El sol siciliano templó nuestros cuerpos ateridos, pero un soplo frío permaneció agazapado dentro.

Sicilia es también ese soplo frío. Habíamos alquilado el coche en una agencia que llevaba un venezolano muy simpático. Era un tipo algo mayor que nosotras, quizá ya había cumplido los 30. Nos aconsejaba sitios donde ir, donde comer, donde bañarnos… La última noche nos invitó a cenar a su casa con otros amigos. Ya casi de madrugada, antes de regresar a nuestro hotel, nos regaló dos frascos de cristal, uno para cada una. Nos previno que si uno se rompía, la dueña debía avisar a la otra para que rompiese a su vez su frasco. Con sus palabras creó un nuevo lazo, hermoso y frágil, entre nosotras. En la puerta de su casa, al despedirnos, hubo un momento de vacilación. Diana regresó sola al hotel. Cuando entré en nuestra habitación al día siguiente, me eché en la cama, junto a ella, y me rodeó con los brazos en silencio.

Regresamos a Madrid. Al entrar en casa, volqué el contenido de la bolsa en el suelo, sin acordarme del frasco que con tanto cuidado había envuelto en Sicilia.
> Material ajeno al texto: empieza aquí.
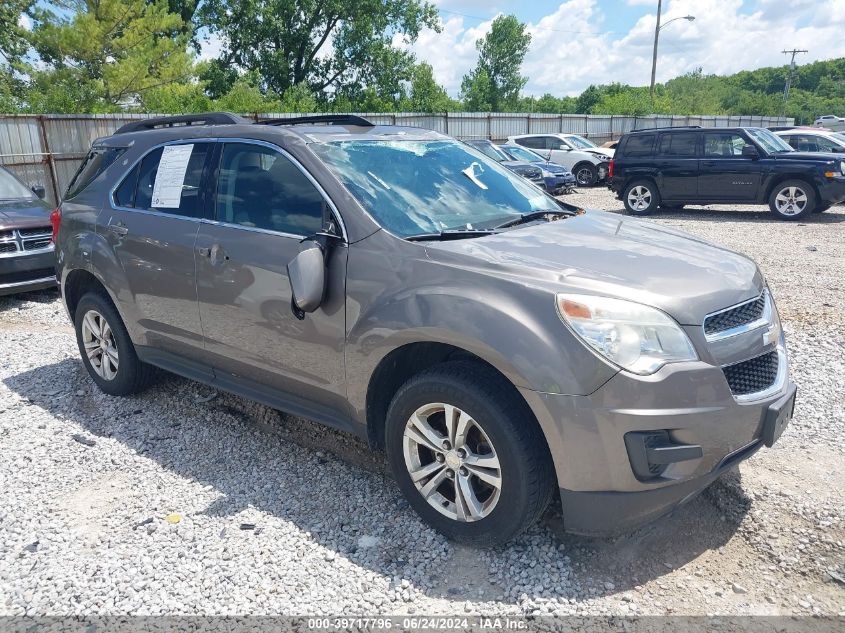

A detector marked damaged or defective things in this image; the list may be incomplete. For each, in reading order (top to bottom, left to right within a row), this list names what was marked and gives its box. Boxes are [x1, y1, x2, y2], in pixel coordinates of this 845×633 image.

rusty fence panel [0, 111, 792, 205]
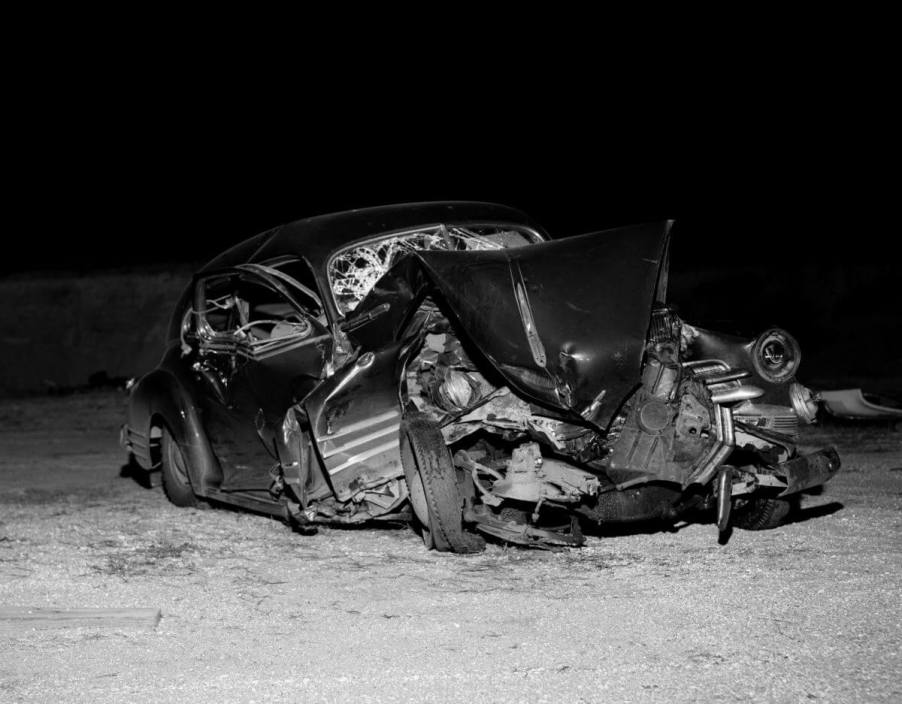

Oí el cristal hacerse añicos. Sentí cómo los pedazos se me clavaban dentro. Llamé inmediatamente a Diana para que rompiese su frasco. Cuando le conté lo sucedido, permaneció en silencio. Le pedí que lo rompiese en ese momento. Necesitaba escuchar el estallido del vidrio. Lo hizo.

Sicilia es una raja de sandía, una garganta de agua sombría, un amor que te hiela el corazón.

Nuria Barrios. Madrid, 1962, es doctora en Filosofía, periodista, escritora y traductora al español de la obra del novelista John Banville. Inició su carrera literaria en 1998 con la novela Amores patológicos. Ha escrito, además, cuentos, poesía y relatos. Su último libro es Todo arde (Alfaguara, 2020).